_Do this_.
Extract every line of the records below that contains the word "Among", and reproduce each one in full.

_Dataset content_.
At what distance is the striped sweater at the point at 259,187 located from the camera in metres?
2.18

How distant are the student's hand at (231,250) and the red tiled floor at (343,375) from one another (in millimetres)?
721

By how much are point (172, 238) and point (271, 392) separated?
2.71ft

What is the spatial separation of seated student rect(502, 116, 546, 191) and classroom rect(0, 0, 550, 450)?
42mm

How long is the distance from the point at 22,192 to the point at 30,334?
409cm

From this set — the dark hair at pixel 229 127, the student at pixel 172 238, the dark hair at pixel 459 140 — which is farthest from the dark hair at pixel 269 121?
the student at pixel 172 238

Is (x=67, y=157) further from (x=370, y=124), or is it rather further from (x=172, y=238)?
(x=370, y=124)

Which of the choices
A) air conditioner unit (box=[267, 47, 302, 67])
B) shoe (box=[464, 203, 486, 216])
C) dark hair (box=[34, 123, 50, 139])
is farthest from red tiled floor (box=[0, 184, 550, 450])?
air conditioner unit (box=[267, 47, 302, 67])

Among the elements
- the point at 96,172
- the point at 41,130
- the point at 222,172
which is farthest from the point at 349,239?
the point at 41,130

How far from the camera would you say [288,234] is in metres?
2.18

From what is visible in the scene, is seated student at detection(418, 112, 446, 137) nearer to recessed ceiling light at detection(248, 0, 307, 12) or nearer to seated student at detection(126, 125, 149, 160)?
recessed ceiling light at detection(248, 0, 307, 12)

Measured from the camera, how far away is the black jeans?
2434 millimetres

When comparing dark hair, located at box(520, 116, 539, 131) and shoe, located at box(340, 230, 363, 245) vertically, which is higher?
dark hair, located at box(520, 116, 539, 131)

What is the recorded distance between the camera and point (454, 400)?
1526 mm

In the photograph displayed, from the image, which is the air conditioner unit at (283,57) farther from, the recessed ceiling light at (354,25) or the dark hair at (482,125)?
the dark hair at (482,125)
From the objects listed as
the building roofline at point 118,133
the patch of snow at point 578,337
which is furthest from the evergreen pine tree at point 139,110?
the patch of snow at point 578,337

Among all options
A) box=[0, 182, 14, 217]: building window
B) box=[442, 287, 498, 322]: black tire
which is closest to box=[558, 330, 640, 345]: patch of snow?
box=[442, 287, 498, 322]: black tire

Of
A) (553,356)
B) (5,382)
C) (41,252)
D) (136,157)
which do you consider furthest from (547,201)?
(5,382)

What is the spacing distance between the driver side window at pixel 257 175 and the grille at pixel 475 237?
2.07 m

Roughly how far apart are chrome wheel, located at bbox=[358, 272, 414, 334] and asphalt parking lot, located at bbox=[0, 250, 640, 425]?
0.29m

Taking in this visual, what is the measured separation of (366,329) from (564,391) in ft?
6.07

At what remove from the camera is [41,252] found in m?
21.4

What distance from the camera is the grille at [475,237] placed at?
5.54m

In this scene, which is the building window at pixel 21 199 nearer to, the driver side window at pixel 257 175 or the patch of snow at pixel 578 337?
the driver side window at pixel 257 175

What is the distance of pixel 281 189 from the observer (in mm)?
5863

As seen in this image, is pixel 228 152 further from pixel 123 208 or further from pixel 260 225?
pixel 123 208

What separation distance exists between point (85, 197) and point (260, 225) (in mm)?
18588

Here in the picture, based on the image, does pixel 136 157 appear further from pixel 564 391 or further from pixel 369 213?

_Correct response_.
Among the elements
Among all options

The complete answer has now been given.